Analistler, önkoşullar gördükleri için, ilişkilerin kurulmasının, her halükarda hakların veya hedeflerin iptaline yol açacağına inanıyor.
Akademisyen Türkolog Ruben Safrastyan, Türkiye’nin gizli hedeflerini anlamak için iktidardakilerin değil, diğerlerinin, özellikle marjinal partilerin pozisyonlarına dikkat edilmesini tavsiye ediyor.
“Gerçek hedeflerin özü, Ermenistan’a baskı uygulanması, on yıllardır Türkiye’den ön koşul olarak duyduğumuz konularda Ermenistan’ın taviz vermeye zorlanmasıdır.
Öncelikle de, Ermeni Soykırımı alanında.
Barışçıl söylemler kullanan Türkiye yönetimi, hem dünya ve bölge ülkelerini, hem de Ermenistan’ı yanıltmaya çalışıyor.
Ermenistan, mevcut Ermenistan-Türkiye sınırını tanımadığını hiçbir zaman resmi olarak açıklamadı.
Öte yandan, toplumumuzun bir kısmı, bu sınırı adaletsiz olarak algılamaktadır.
Çünkü Kars Antlaşması, Moskova Antlaşması’na dayanmaktadır ve Moskova Antlaşması imzalandığında Ermenistan’dan hiçbir temsilci katılmamıştır.
Böylece Ermenistan’dan bağımsız ve katılımsız, Ermenistan’ın Türkiye ile sınırı kararlaştırıldı.

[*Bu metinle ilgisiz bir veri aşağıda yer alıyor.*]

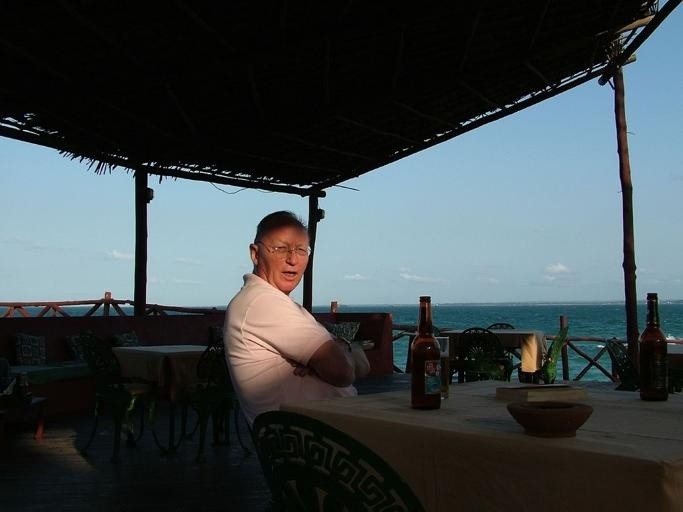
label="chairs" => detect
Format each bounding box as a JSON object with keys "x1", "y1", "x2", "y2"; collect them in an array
[
  {"x1": 457, "y1": 327, "x2": 513, "y2": 384},
  {"x1": 225, "y1": 405, "x2": 426, "y2": 512},
  {"x1": 170, "y1": 334, "x2": 234, "y2": 464},
  {"x1": 92, "y1": 330, "x2": 154, "y2": 448},
  {"x1": 608, "y1": 341, "x2": 631, "y2": 378},
  {"x1": 487, "y1": 323, "x2": 515, "y2": 328}
]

Bu yüzden haksız olarak algılanıyor”.
Ermenistan Cumhuriyeti tarihinde, Ermeni-Türk devletlerarası ilişkilerini düzenlemek için 4 girişimde bulunulmuştur.
İlk üçü ön koşullar nedeniyle başarısız oldu, şimdi 4. deneme sürüyor.

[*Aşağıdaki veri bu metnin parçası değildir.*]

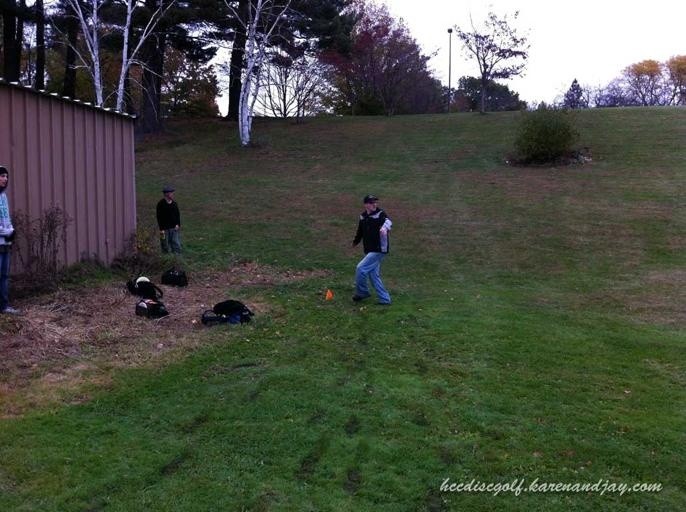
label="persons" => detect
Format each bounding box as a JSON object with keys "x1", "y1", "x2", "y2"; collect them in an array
[
  {"x1": 156, "y1": 188, "x2": 182, "y2": 253},
  {"x1": 0, "y1": 165, "x2": 22, "y2": 314},
  {"x1": 352, "y1": 195, "x2": 393, "y2": 306}
]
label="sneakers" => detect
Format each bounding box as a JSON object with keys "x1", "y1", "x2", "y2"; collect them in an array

Bu durumda, analistler bölgesel ve sosyo-politik değişiklikleri de dikkate almaya çağırıyorlar.
Tanıma ve uzlaşmayı birleştirmek için belki de en iyi “reçete”, İkinci Dünya Savaşı’ndan sonra, Yahudilere karşı işlediği suçlarla yüzleşen ve aynı zamanda kabul eden Almanya tarafından verildi.